Please read the liposomal neuroblastoma text below and state the main disadvantage of the subcutaneous xenograft model in nude mice.

TEXT UNDER STUDY
_ _ _ _

Ligand-Targeted Liposomal Therapies of Neuroblastoma

The central problem in cancer chemotherapy is the severe toxic side effects of anticancer drugs on healthy tissues. The use of liposomes as drug delivery vehicles for antitumour therapeutics has great potential to revolutionise the future of cancer therapy. As tumour architecture causes liposomes to preferentially accumulate at the tumour site, their use as drug carriers results in the localization of a greater amount of the loaded drug at the tumour site, thus improving cancer therapy and reducing the harmful non-specific side effects of chemotherapeutics. In addition, targeting of liposomal anticancer drugs to antigens expressed or over-expressed on tumour cells provides a very efficient system for increasing the therapeutic indices of the drugs. Animal models allow detailed examination of molecular and physiological basis of diseases and offer a frontline testing system for studying the involvement of specific genes and the efficacy of novel therapeutic approaches. Until recently, the most resorted experimental model of paediatric Neuroblastoma (NB) tumour is the subcutaneous xenograft in nude mice. However, the main disadvantage of this animal model is that it does not reflect the metastatic potential of NB cells, ultimately responsible for poor patient survival. A more realistic view of the clinical potential of targeted therapies could be obtained if a tumour model were available that better reflects the growth of advanced NB in children (i.e. large adrenal gland tumours and multiple small metastatic lesions). All current data support this concept and recommend that orthotopic implantation of tumour cells in recipient animals is mandatory for studies of tumour progression, angiogenesis, invasion, and metastasis. This review will focus on the description of the most clinically relevant animal models established to test the efficacy of targeted liposomal anti-tumour formulations for the treatment of Neuroblastoma.

_ _ _ _

SUPPLIED RECORDS
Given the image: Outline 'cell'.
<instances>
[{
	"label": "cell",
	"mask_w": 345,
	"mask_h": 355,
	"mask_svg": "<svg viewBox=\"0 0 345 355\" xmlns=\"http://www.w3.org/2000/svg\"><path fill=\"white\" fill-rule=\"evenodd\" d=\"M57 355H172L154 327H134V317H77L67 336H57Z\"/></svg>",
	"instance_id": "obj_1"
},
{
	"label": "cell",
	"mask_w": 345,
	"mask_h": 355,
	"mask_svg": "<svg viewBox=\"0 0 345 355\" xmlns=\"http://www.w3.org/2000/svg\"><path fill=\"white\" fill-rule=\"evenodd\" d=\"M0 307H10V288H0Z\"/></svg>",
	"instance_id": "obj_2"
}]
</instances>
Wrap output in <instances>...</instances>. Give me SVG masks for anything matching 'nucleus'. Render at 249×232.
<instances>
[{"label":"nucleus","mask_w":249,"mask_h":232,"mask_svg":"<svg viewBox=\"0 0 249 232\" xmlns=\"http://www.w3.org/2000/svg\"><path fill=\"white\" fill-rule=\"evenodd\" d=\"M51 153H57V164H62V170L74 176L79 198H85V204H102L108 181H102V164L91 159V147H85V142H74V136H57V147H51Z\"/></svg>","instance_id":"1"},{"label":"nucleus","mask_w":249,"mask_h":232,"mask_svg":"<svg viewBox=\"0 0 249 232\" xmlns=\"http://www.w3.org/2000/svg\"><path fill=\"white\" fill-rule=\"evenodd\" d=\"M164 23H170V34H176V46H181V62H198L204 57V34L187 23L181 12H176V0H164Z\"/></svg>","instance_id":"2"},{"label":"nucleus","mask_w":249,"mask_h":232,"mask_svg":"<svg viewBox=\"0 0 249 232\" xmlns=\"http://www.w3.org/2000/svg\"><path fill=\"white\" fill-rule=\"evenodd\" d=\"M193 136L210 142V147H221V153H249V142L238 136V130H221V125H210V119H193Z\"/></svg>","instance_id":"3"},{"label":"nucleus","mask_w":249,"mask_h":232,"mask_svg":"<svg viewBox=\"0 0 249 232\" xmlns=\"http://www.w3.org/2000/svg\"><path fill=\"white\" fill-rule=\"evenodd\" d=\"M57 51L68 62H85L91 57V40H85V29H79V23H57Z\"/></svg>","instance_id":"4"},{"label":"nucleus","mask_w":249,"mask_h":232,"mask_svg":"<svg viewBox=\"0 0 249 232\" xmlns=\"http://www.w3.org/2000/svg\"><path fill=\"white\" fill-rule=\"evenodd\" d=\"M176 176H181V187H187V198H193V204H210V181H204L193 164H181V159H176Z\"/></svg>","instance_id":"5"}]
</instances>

_ _ _ _

ANSWER BOX
It does not reflect the metastatic potential of NB cells.